Not a single dating app exposed us to her tender smile and the way her dimples danced under the cool blue light above our favored booth. The world became a sea of misfits looking for love as tides shifted at the worst moment possible leaving us floating on tumultuous waters. Catfish arose from the lowest levels of their watery homes to seek attention from the fishermen/women. The dark, stormy weather prevents us still from the serene experience we were once acquainted, the serendipitous moments fleeting with every anxious breath taken from behind our masks.
Now some of us are lucky to receive a decent lotion from Buffalo Bill's basket when we meet yet another "tattoo model" that appears too good to be true right here in our hometown. Maybe the stolen photos of lesser known Suicide Girl or that number #1500 OnlyFans model should have been a dead giveaway, but who can fault a man (or woman) for seeking companionship during a time of great anxiety, greater depression, and unbearable loneliness? Sometimes that lotion feels like an acceptable consolation prize, like a masturbatory celebration of a mediocre new hardcore video posted to PornHub. Something is better than nothing, right?
I'm sure many of us have felt the struggle in our own way whether (like me) you've spent a few too many hours scouring the best and worst dating apps for some form of companionship or conversation or simply dealt with the depression of being confined in what equated to a cubicle for months on end without anything beyond the scent of your partner's sweat filling your lustful lungs. It's affected us all, strengthened some relationships, weakened even more.
The pandemic has reshaped our hearts as it reshaped our schedules. It left many of us wanting more, not necessarily more our of love, but more out of a life we once believed we understood.

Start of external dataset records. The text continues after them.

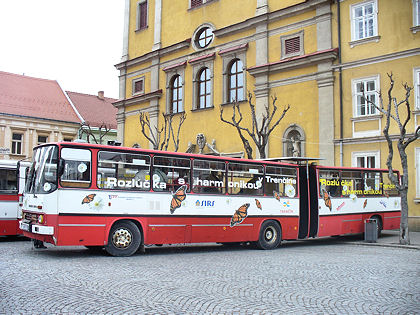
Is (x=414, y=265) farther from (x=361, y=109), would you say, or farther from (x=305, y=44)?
(x=305, y=44)

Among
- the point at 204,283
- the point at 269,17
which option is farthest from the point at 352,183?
the point at 269,17

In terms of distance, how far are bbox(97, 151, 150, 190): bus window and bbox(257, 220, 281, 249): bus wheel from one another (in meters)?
4.39

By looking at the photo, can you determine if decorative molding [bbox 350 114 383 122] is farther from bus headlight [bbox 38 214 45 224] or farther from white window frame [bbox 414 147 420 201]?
bus headlight [bbox 38 214 45 224]

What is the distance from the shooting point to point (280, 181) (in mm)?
15711

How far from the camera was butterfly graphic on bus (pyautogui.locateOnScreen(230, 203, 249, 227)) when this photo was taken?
14.5 metres

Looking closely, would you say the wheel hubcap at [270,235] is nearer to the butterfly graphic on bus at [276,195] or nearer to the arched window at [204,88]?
the butterfly graphic on bus at [276,195]

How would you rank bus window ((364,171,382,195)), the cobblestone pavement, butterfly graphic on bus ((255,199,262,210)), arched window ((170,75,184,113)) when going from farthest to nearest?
1. arched window ((170,75,184,113))
2. bus window ((364,171,382,195))
3. butterfly graphic on bus ((255,199,262,210))
4. the cobblestone pavement

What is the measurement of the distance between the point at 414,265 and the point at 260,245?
4.90 m

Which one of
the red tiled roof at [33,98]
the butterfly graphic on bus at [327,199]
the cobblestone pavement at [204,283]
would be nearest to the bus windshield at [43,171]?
the cobblestone pavement at [204,283]

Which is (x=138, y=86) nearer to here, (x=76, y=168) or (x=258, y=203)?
(x=258, y=203)

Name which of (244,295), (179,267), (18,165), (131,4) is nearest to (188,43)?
(131,4)

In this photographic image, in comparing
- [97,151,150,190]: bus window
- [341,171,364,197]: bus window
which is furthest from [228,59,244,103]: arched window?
[97,151,150,190]: bus window

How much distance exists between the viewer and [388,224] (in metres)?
19.5

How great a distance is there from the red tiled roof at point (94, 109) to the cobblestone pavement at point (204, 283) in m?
35.5
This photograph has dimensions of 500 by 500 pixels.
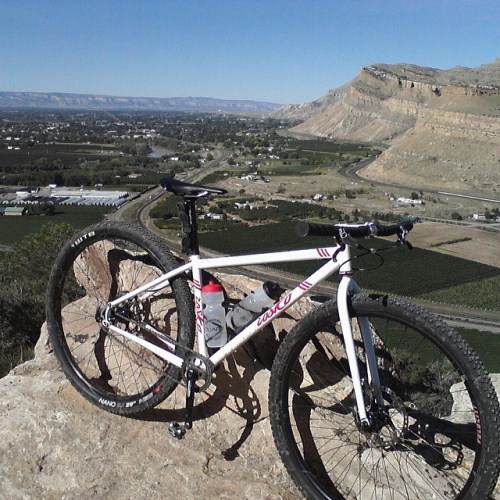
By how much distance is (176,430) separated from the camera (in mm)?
3828

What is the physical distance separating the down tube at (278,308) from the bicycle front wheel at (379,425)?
0.19 m

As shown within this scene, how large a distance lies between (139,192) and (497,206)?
45348 mm

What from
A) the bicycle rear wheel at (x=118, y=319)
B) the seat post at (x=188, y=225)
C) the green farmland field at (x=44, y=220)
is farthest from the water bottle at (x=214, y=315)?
the green farmland field at (x=44, y=220)

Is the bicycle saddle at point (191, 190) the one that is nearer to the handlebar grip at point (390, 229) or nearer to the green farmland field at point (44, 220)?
Result: the handlebar grip at point (390, 229)

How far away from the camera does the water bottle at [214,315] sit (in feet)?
12.3

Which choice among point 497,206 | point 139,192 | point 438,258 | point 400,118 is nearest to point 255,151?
point 400,118

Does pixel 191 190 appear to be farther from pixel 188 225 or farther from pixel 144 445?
pixel 144 445

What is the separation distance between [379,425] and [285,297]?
971 mm

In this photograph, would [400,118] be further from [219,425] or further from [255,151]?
[219,425]

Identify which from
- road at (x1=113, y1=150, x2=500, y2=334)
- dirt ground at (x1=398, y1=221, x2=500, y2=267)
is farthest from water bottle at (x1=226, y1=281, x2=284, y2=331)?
dirt ground at (x1=398, y1=221, x2=500, y2=267)

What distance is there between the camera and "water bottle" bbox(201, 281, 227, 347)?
3748 millimetres

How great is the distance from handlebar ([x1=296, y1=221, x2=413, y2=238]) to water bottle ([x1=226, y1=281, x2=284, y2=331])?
563 millimetres

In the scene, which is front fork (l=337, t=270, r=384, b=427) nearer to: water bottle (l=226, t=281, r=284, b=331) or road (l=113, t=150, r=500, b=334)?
road (l=113, t=150, r=500, b=334)

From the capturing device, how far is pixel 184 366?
3.80m
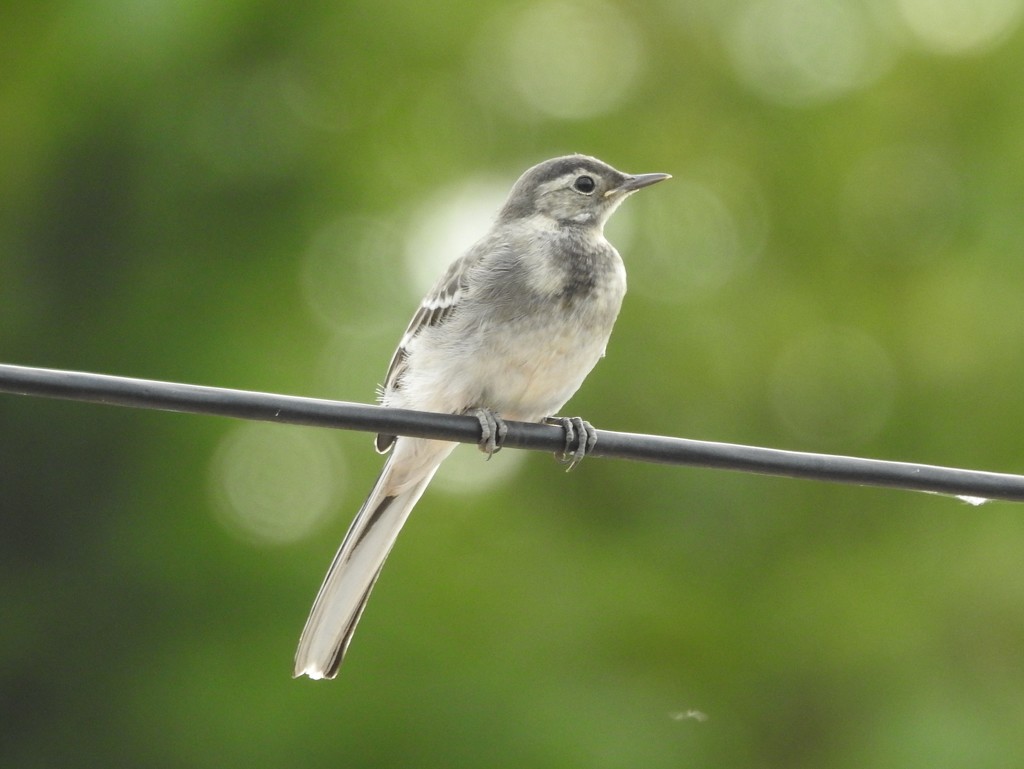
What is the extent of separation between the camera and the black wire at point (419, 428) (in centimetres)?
343

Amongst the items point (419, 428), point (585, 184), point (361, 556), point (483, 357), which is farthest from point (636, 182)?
point (419, 428)

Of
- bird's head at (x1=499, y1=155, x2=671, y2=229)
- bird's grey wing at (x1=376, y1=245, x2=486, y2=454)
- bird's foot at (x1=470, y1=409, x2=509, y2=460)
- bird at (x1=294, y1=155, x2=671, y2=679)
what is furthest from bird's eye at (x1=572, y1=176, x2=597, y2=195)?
bird's foot at (x1=470, y1=409, x2=509, y2=460)

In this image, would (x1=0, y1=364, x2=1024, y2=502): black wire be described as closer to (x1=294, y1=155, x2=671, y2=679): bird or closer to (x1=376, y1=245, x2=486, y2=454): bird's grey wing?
(x1=294, y1=155, x2=671, y2=679): bird

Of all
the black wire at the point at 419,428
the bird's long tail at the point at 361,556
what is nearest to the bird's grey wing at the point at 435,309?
the bird's long tail at the point at 361,556

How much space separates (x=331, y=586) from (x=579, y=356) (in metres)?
1.64

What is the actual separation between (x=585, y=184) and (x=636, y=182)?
1.07 ft

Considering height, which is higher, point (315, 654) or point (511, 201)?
point (511, 201)

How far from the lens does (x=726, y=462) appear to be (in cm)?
378

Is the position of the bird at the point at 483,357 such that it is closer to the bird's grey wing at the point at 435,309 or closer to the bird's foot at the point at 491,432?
the bird's grey wing at the point at 435,309

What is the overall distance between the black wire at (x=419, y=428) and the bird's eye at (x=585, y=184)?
10.6 ft

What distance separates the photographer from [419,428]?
395cm

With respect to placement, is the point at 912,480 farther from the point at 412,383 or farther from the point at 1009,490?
the point at 412,383

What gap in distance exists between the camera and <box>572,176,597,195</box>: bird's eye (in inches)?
276

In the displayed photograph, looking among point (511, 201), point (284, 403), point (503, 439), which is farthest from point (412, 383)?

It's given us pain, offered us hope, it took away our time while granting us too much of it.
We wear our masks to protect our families, but those same masks caused us to smile even less.
I miss that waitress, the way her blue eyes twinkled as the fluorescent lights danced like stars on the oceans of her irises, the subtle British accent she maintained even after a decade living in the great Midwest, her dimples as pure as the silky white sheets that quite possibly line her bed (don't I wish I knew?!), the way her raven-black hair bounced between chin and neck as she gently raised and lowered her beautiful face between by admiration and the order sheet gently grasped by her lovely fingers.
I haven't found love yet.
I long to feel my depression and anxiety melt away for one single night. One night of the many past and of the many to follow.
I won't ever ask too much nor seek beyond my means, but remain a humble soul seeking one moment to offer myself and the remaining hours of my years can remain dedicated to the people that (sometimes by choice and sometimes not) surround me.